#### Work instruction
Where the records hold the string "site", show the whole line it sits on.

Stored data
********************

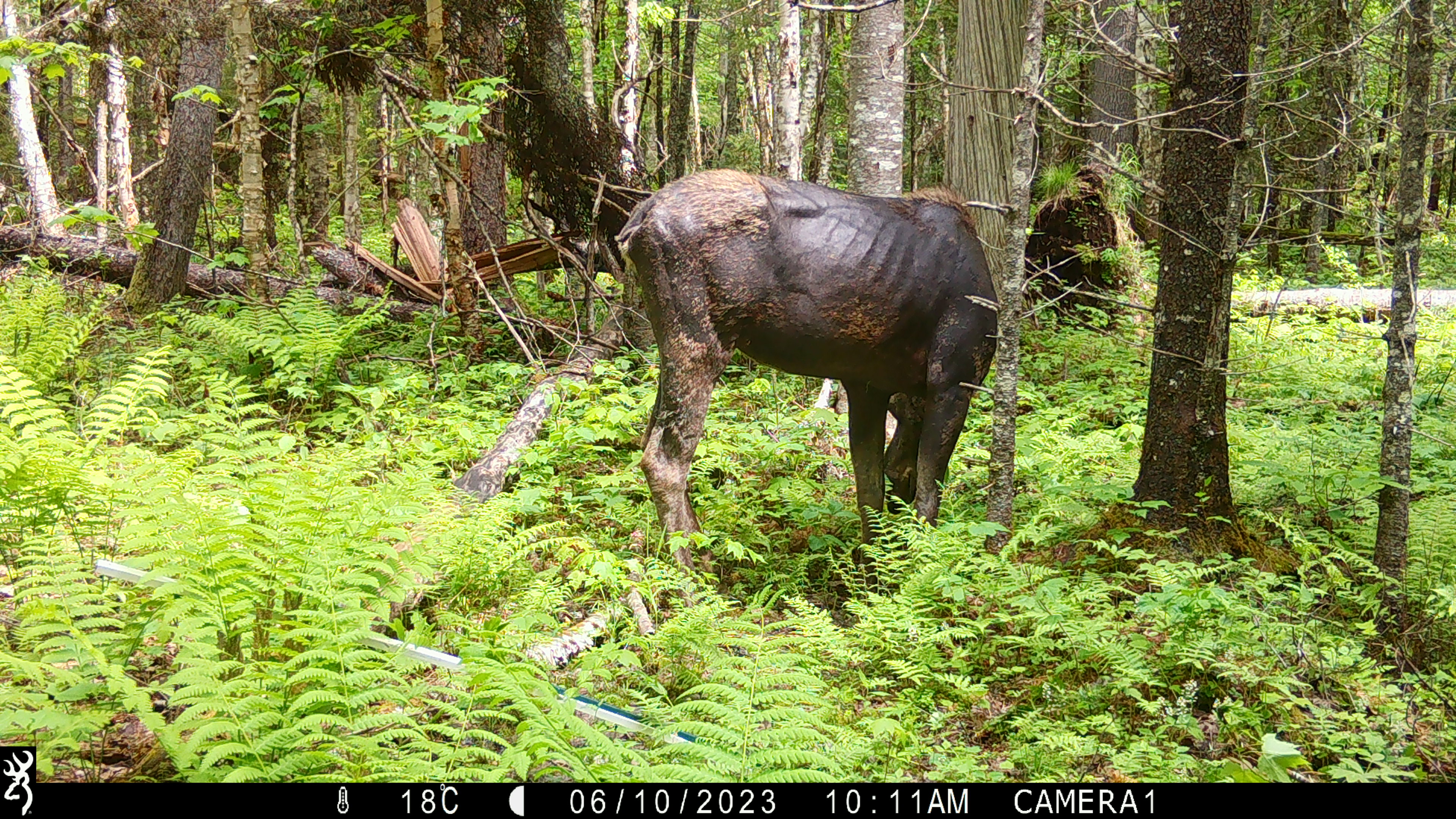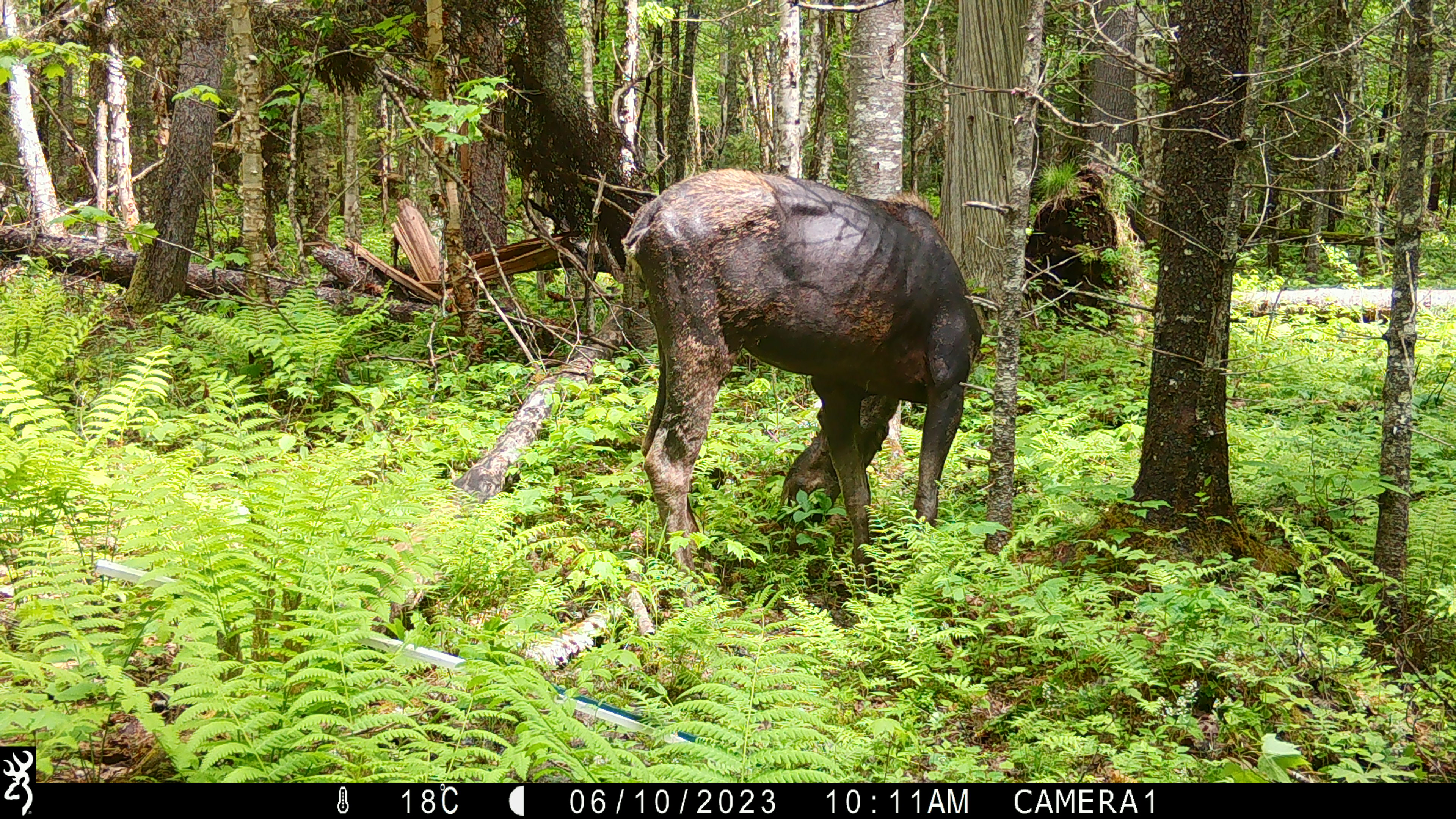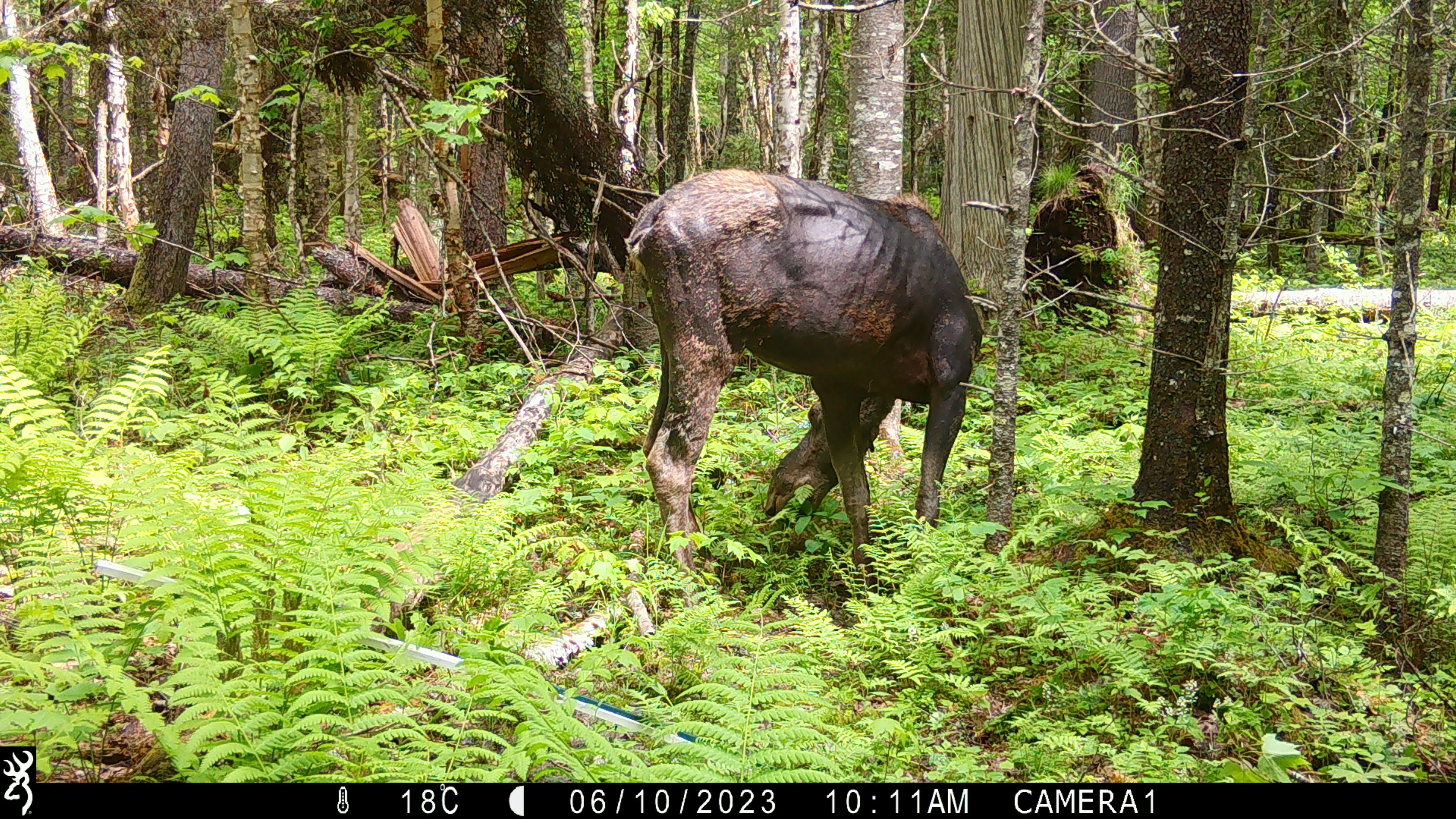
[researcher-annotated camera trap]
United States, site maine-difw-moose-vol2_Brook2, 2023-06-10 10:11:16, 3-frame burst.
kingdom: Animalia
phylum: Chordata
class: Mammalia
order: Artiodactyla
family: Cervidae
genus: Alces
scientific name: Alces alces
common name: moose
Moose (Alces alces).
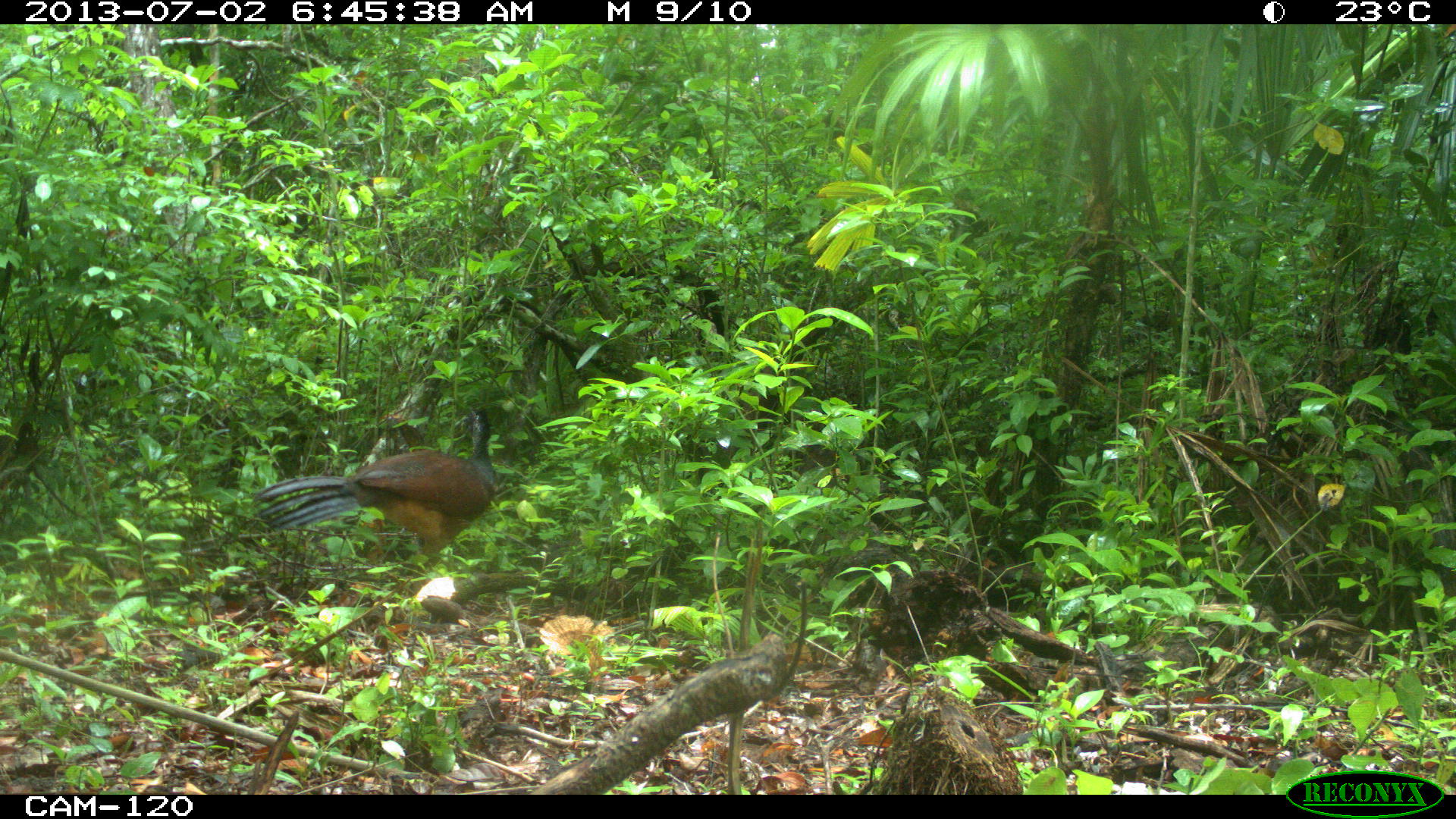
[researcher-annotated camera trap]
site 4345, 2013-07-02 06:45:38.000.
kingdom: Animalia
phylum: Chordata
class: Aves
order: Galliformes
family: Cracidae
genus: Crax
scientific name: Crax rubra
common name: great curassow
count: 1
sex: female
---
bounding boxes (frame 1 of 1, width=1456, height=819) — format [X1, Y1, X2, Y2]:
crax rubra: [254, 407, 499, 570]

********************

#### Answer box
United States, site maine-difw-moose-vol2_Brook2, 2023-06-10 10:11:16, 3-frame burst.
site 4345, 2013-07-02 06:45:38.000.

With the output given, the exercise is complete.